I'm looking for a proof for the extremum problem on regular simplex.
Question. Let $\mathcal{A}=A_0A_1...A_n$ be a regular simplex in $\Bbb E^n$. $P$ is a point inside and on boundary of $\mathcal{A}$. Prove that the product $$\prod_{i=0}^n PA_i$$ attains maximum iff $P$ is one of the midpoints of edges of this simplex.
It looks like for small $n$, your assertion is true. For large $n$, there are symmetrically placed pairs on the side achieving the maximum. Please see this paper for details. (I do not have access to this paper yet.)
[Previuos comments] The result is clear for $n=1$ from the AM-GM inequality. The case $n=2$ can be shown by complex analysis: Represent the regular triangle by the roots of unity $1,\zeta,\zeta^2$, where $\zeta =-\frac 12+\frac {\sqrt{3}}2i$. Then the required function is represented by $$p(z)=|(z-1)(z-\zeta)(z-\zeta)|=|z^3-1|.$$ By the maximum modulus principle and by symmetry we may assume that $z$ lies on the side joining $\zeta$ to $\zeta^2$, i.e. $z$ is of the form $z=-\frac 12+ti,$ where $-\frac{\sqrt 3}2\leq t\leq\frac{\sqrt 3}2$. By calculus, the maximum happens when $t=0$ and $z=-1/2$, which is the midpoint of a side of the regular triangle.
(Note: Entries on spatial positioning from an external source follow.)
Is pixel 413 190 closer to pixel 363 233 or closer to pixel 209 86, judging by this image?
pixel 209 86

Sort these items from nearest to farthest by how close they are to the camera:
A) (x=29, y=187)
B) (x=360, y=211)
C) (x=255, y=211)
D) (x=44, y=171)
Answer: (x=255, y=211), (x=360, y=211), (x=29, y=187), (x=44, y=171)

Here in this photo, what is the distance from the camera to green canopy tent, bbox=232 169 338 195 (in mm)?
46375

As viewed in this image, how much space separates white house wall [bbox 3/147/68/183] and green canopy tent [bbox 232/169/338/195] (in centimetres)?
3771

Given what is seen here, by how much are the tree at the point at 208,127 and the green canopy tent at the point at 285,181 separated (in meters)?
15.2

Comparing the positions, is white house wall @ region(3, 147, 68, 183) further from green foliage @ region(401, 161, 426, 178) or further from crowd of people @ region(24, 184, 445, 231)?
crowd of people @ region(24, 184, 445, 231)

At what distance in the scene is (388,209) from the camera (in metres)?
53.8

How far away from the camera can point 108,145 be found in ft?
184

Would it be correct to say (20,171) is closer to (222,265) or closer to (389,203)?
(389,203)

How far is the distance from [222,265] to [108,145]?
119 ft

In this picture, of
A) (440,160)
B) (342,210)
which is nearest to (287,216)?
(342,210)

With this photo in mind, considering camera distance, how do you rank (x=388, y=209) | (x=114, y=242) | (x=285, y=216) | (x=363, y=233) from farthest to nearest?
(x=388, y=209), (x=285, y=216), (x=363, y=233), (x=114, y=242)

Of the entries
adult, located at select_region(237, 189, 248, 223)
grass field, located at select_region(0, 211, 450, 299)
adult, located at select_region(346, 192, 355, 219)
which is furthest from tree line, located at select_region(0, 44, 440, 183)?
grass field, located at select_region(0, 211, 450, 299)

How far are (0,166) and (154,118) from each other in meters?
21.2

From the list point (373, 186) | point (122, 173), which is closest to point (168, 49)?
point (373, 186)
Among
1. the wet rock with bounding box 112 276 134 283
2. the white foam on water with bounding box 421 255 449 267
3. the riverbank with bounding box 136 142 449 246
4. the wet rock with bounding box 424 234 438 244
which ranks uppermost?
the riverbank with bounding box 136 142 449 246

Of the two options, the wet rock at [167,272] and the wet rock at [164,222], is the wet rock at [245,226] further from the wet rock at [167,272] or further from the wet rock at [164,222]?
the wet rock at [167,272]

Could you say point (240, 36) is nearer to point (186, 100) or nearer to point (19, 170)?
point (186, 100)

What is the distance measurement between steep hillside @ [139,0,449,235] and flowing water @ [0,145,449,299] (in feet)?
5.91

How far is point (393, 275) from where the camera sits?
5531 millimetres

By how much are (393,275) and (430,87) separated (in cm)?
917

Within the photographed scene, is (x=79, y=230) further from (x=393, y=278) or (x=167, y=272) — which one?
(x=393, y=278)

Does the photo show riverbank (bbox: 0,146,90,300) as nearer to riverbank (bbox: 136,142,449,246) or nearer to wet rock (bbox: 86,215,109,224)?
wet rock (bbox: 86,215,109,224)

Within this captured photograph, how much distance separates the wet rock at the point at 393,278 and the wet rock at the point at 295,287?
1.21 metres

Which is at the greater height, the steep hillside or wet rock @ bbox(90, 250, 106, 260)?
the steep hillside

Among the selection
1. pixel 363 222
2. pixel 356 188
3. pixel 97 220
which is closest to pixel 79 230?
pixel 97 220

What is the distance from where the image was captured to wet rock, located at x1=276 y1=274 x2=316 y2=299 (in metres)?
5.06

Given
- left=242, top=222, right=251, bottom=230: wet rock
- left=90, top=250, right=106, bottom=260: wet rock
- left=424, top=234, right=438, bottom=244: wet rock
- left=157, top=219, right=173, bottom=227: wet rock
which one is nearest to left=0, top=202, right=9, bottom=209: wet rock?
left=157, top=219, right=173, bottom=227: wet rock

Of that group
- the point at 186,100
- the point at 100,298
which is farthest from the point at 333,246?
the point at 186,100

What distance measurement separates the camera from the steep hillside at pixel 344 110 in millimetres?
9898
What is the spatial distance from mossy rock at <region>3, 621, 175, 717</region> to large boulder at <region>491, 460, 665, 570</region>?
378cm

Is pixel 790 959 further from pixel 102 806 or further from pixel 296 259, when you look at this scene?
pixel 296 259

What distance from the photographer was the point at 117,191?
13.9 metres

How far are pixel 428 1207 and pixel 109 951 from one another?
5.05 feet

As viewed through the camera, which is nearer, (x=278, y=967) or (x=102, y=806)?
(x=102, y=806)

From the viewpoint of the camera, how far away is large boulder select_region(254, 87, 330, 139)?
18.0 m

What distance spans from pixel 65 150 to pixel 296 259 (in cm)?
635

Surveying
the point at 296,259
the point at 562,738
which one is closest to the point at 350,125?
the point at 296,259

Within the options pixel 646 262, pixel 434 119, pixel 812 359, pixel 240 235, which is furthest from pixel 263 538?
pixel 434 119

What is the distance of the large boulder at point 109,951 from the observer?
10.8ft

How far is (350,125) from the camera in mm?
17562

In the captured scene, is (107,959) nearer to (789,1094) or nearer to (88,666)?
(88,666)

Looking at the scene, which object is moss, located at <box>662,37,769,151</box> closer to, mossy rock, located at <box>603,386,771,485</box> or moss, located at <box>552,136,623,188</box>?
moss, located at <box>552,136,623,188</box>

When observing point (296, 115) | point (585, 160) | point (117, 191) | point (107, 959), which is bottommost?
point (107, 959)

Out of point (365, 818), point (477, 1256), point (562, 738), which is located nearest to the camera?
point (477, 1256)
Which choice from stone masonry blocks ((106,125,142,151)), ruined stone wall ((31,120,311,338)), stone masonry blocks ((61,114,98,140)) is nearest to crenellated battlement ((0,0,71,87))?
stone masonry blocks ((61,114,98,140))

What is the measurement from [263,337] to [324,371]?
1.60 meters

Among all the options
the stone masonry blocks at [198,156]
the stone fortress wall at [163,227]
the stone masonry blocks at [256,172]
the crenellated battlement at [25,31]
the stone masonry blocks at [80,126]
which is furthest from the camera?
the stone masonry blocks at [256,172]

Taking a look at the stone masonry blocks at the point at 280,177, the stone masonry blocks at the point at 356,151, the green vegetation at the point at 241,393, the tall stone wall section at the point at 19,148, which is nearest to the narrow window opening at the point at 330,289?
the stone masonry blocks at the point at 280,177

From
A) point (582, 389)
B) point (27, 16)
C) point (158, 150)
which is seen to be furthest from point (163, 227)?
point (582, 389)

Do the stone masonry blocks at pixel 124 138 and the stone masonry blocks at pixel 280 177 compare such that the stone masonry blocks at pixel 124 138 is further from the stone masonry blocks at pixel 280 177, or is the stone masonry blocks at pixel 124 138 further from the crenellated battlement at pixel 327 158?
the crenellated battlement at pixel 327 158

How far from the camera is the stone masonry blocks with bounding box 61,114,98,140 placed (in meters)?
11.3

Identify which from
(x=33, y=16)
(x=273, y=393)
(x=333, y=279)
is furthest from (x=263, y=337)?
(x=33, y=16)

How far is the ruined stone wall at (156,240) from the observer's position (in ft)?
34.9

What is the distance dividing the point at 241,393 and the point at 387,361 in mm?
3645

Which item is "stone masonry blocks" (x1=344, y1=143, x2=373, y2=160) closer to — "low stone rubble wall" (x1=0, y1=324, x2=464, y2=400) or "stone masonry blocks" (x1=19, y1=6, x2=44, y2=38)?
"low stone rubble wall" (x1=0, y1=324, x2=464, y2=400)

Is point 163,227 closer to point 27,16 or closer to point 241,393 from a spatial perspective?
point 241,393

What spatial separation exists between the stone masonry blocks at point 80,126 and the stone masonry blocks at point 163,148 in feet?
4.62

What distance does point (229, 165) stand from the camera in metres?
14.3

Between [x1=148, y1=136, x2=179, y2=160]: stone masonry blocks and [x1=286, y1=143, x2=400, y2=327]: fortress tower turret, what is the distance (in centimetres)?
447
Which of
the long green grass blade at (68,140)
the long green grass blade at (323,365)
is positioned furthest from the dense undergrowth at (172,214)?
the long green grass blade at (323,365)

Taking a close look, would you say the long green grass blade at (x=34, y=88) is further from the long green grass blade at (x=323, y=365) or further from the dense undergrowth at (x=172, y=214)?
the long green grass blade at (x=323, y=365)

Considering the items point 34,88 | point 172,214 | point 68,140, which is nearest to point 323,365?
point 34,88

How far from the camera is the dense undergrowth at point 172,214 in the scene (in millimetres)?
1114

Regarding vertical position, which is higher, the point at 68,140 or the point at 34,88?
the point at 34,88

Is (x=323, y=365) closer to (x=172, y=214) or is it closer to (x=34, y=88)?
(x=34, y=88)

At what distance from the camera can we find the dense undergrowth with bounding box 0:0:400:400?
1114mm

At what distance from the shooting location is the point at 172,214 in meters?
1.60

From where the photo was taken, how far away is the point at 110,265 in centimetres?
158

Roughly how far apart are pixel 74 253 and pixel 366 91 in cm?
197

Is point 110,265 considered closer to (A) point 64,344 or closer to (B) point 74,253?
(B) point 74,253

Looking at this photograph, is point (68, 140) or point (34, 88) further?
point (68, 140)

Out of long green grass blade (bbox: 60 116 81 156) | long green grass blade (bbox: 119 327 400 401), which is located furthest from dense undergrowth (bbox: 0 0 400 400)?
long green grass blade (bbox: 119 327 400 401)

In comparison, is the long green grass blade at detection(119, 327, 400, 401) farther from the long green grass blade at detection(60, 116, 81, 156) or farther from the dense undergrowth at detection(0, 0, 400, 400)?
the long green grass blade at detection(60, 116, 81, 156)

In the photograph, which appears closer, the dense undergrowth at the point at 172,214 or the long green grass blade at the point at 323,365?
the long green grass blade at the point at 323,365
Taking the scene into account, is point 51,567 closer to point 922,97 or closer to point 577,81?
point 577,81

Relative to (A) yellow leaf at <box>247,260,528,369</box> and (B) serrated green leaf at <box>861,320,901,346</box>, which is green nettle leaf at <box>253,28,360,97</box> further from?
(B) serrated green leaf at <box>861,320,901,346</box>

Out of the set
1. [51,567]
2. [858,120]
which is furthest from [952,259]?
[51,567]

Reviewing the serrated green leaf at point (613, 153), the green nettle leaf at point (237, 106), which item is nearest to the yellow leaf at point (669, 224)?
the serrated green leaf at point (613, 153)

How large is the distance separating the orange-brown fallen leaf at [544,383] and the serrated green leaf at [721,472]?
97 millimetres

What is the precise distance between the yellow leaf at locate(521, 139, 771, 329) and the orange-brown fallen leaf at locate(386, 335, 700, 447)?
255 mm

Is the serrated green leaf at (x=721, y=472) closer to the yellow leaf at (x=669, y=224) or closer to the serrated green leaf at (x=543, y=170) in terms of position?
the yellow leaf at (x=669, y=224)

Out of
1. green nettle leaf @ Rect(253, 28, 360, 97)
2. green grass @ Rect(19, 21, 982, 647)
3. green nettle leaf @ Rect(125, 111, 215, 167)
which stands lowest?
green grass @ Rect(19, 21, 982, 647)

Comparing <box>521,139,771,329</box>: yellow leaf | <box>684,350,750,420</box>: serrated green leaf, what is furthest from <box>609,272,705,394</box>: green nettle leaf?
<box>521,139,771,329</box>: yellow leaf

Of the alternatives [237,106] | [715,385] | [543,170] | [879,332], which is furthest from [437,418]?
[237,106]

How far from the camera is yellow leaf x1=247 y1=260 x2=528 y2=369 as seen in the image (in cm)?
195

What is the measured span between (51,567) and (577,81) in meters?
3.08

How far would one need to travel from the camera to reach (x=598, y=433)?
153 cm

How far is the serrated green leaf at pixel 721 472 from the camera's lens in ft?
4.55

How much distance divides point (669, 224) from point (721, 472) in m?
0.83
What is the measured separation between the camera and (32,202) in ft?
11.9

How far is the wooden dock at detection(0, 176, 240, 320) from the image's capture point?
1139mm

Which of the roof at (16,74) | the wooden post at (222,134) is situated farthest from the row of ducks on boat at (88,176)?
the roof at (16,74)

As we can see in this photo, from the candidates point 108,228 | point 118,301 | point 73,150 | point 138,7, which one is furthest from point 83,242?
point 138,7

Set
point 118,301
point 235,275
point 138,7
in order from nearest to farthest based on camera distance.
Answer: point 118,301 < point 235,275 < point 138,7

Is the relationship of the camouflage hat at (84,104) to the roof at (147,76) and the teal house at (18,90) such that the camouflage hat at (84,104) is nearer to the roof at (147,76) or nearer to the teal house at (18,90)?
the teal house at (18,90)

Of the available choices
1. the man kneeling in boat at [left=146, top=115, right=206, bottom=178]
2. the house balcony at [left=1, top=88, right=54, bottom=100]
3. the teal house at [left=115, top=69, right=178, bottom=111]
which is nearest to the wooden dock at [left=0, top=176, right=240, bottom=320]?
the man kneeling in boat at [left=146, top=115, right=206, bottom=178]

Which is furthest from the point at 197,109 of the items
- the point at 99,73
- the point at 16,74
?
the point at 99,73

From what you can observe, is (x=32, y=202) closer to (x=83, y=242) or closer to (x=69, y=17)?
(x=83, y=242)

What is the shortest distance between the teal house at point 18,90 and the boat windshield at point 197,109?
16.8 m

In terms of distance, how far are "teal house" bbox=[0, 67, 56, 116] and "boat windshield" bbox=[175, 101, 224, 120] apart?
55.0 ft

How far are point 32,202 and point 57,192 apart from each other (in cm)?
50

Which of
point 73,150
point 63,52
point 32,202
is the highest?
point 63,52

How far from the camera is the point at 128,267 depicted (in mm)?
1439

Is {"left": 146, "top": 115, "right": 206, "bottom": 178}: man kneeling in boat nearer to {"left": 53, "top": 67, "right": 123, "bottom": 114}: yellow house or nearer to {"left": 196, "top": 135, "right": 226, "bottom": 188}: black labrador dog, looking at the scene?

EDIT. Here is a suggestion for the general case. Taking logarithm, the problem is equivalent to finding the maximum of the function $$f=\frac 12\sum_{i=0}^n \log [(x_1-a_1^i)^2+\cdots+(x_n-a_n^i)^2],$$ where $(x_1,\cdots,x_n)$ is the coordinates for $P$, and $(a_1^i,\cdots,a_n^i)$ represents the vertices with $i=0,\cdots,n$. If $n>2$, then $\Delta f>0$, so $f$ is a subharmonic function and the maximum principle applies. This does not solve the problem yet, but it follows that the maximum occurs on the boundary faces.